• **EXERCISE**
In your reply, print every line of the listing exactly and omit all images.

• **RECORDS SUPPLIED**
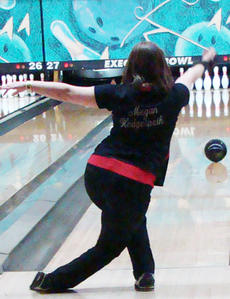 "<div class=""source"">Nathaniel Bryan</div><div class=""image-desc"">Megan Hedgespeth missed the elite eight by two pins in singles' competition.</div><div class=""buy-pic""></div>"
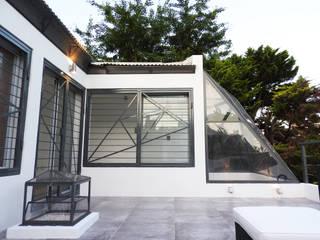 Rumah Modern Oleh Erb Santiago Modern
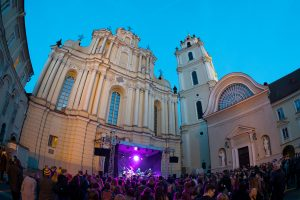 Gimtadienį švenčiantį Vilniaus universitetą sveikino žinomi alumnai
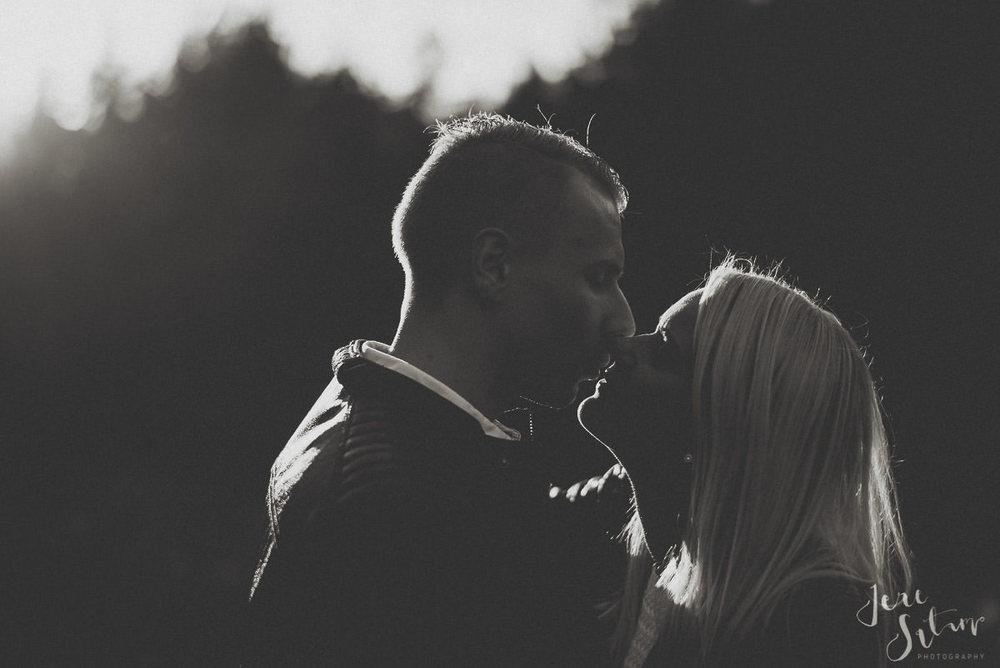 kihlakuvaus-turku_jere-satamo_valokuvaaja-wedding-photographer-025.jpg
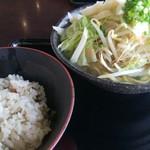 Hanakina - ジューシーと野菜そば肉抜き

• **RESULT BELOW**
 "<div class=""source"">Nathaniel Bryan</div><div class=""image-desc"">Megan Hedgespeth missed the elite eight by two pins in singles' competition.</div><div class=""buy-pic""></div>"
 Rumah Modern Oleh Erb Santiago Modern
 Gimtadienį švenčiantį Vilniaus universitetą sveikino žinomi alumnai
 kihlakuvaus-turku_jere-satamo_valokuvaaja-wedding-photographer-025.jpg
 Hanakina - ジューシーと野菜そば肉抜き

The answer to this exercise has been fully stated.